[Mesa-dev] The i965 vec4 backend, exec_masks, and 64-bit types

Tue Nov 3 11:06:58 PST 2015

Hi all,

While working on FP64 for i965, there's an issue that I thought of
with the vec4 backend that I'm not sure how to resolve. From what I
understand, the execmask works the same way in Align16 mode as Align1
mode, except that you only use the first 8 channels in practice for
SIMD4x2, and the first four channels are always the same as well as
the last 4 channels. But this doesn't work for 64-bit things, since
there we only operate on 4 components at the same time, so it's more
like SIMD2x2. For example, imagine that only the second vertex is
currently enabled at the moment. Then the execmask looks like
00001111, and if we do something like:

mul(4)          g24<1>DF     g12<4,4,1>DF g13<4,4,1>DF { align16 };

then all 4 channels will be disabled, which is not what we want.

I think the first thing to do is to write a piglit test that tests
this case, since currently all the arb_gpu_shader_fp64 tests only use
uniforms. We need a test that uses non-uniform control flow that
triggers the case described above. Once we do that, and if we
determine there's actually a problem, then we need to figure out how
to solve it.. The ideas I had were:

1. make every FP64 thing use WE_all. This isn't actually too bad at
the moment, since our notion of interference already assumes
(more-or-less) that everything is WE_all, but it prevents us from
improving it in the future with FP64 things. Unfortunately, it also
means that we can't use writemasks since setting WE_all makes the EU
ignore the writemask, so we'll have to do some trickery to get things
with only 1 channel enabled to work correctly.

• [Request 1] In the mailing list post, what does the execmask look like when only the second vertex is enabled?
• [Request 2] Return the passage of the mailing list post from "1. make every" to "to work correctly.", copied word for word.

• [Dataset entries]

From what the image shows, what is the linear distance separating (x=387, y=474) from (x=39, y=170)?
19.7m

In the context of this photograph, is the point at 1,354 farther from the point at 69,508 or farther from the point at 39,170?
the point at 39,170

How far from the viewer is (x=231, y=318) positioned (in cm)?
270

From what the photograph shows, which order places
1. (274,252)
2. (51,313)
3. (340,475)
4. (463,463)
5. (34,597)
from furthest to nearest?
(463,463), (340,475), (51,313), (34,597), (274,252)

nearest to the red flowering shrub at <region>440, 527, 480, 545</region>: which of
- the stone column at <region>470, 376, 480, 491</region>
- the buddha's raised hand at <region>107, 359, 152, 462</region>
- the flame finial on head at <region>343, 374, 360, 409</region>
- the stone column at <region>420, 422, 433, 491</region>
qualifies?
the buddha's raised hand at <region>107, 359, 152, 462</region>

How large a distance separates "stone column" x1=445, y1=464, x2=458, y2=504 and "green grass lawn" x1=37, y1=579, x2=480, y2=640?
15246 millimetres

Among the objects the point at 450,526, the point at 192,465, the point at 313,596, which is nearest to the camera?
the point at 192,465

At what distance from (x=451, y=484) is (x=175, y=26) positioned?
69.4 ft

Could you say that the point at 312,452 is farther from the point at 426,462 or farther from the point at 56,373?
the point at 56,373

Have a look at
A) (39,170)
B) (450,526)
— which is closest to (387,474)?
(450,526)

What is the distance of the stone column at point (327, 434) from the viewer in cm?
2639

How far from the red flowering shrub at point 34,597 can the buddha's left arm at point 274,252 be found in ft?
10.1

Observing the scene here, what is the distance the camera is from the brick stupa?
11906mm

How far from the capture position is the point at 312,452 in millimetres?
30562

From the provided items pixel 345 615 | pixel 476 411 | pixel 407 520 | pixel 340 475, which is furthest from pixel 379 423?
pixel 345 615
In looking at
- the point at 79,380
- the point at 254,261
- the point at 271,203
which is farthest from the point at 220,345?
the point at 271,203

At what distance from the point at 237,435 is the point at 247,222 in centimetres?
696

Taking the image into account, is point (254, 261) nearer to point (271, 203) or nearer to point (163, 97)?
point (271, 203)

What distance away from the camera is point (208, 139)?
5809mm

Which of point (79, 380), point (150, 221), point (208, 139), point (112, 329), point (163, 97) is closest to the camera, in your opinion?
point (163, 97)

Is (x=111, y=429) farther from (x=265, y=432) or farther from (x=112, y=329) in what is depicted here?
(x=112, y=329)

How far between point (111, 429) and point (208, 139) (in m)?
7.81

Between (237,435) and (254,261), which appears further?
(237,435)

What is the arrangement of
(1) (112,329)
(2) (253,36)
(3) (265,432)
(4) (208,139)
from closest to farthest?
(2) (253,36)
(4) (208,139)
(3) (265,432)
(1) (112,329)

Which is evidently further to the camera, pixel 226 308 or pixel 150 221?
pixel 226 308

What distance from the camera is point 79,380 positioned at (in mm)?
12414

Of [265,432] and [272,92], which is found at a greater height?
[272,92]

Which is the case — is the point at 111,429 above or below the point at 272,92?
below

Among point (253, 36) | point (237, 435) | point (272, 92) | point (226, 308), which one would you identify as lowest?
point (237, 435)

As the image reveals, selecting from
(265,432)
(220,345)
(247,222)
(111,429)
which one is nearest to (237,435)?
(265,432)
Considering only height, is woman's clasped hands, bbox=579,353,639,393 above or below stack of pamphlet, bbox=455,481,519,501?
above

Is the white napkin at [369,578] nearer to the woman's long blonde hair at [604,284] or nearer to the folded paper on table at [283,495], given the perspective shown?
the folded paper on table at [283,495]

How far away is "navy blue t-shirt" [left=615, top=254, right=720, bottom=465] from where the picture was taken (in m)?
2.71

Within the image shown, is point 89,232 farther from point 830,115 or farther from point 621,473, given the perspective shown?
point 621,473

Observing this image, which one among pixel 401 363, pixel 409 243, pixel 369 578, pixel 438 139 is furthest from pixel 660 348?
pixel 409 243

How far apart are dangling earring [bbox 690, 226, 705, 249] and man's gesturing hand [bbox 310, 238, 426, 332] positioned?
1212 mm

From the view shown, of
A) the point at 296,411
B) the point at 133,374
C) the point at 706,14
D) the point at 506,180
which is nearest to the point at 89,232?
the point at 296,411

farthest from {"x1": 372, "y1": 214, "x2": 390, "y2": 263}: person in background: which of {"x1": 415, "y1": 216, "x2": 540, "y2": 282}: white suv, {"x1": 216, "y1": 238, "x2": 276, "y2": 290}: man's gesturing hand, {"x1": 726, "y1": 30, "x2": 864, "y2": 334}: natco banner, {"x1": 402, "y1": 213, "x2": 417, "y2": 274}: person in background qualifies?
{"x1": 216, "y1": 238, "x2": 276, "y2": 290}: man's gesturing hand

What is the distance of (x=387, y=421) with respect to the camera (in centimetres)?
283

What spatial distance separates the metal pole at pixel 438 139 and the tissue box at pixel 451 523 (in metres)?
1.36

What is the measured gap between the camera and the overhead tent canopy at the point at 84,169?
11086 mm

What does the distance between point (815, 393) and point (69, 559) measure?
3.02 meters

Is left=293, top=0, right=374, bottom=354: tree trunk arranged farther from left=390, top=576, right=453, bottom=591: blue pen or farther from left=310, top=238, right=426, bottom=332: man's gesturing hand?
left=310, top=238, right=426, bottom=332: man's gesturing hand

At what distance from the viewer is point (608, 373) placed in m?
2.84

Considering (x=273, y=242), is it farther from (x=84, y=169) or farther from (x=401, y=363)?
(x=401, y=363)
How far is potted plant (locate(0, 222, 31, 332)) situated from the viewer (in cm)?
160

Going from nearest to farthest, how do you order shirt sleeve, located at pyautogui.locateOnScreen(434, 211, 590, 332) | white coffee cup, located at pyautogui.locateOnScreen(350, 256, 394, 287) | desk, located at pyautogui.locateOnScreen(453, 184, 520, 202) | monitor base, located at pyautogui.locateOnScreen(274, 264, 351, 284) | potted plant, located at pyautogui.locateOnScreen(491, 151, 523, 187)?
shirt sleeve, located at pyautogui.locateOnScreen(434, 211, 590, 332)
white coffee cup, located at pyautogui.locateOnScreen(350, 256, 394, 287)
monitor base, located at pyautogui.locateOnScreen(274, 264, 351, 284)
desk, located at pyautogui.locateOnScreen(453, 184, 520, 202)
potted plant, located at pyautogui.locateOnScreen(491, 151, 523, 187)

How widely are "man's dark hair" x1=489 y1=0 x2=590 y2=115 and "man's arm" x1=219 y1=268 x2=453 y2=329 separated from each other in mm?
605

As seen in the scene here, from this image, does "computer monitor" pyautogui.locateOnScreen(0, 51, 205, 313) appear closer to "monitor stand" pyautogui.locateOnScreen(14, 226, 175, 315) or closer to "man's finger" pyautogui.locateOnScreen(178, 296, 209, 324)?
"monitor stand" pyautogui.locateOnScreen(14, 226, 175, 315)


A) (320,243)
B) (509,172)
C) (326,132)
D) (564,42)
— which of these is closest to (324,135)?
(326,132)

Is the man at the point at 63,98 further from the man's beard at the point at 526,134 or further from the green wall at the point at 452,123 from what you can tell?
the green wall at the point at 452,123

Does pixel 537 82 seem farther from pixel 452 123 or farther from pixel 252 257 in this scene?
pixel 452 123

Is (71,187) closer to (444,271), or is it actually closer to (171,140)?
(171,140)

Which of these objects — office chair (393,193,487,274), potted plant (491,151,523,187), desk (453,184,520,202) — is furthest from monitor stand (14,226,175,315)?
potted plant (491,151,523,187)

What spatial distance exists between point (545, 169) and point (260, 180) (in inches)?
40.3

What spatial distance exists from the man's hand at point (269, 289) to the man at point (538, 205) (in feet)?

• [Response 1] 00001111

• [Response 2]
1. make every FP64 thing use WE_all. This isn't actually too bad at
the moment, since our notion of interference already assumes
(more-or-less) that everything is WE_all, but it prevents us from
improving it in the future with FP64 things. Unfortunately, it also
means that we can't use writemasks since setting WE_all makes the EU
ignore the writemask, so we'll have to do some trickery to get things
with only 1 channel enabled to work correctly.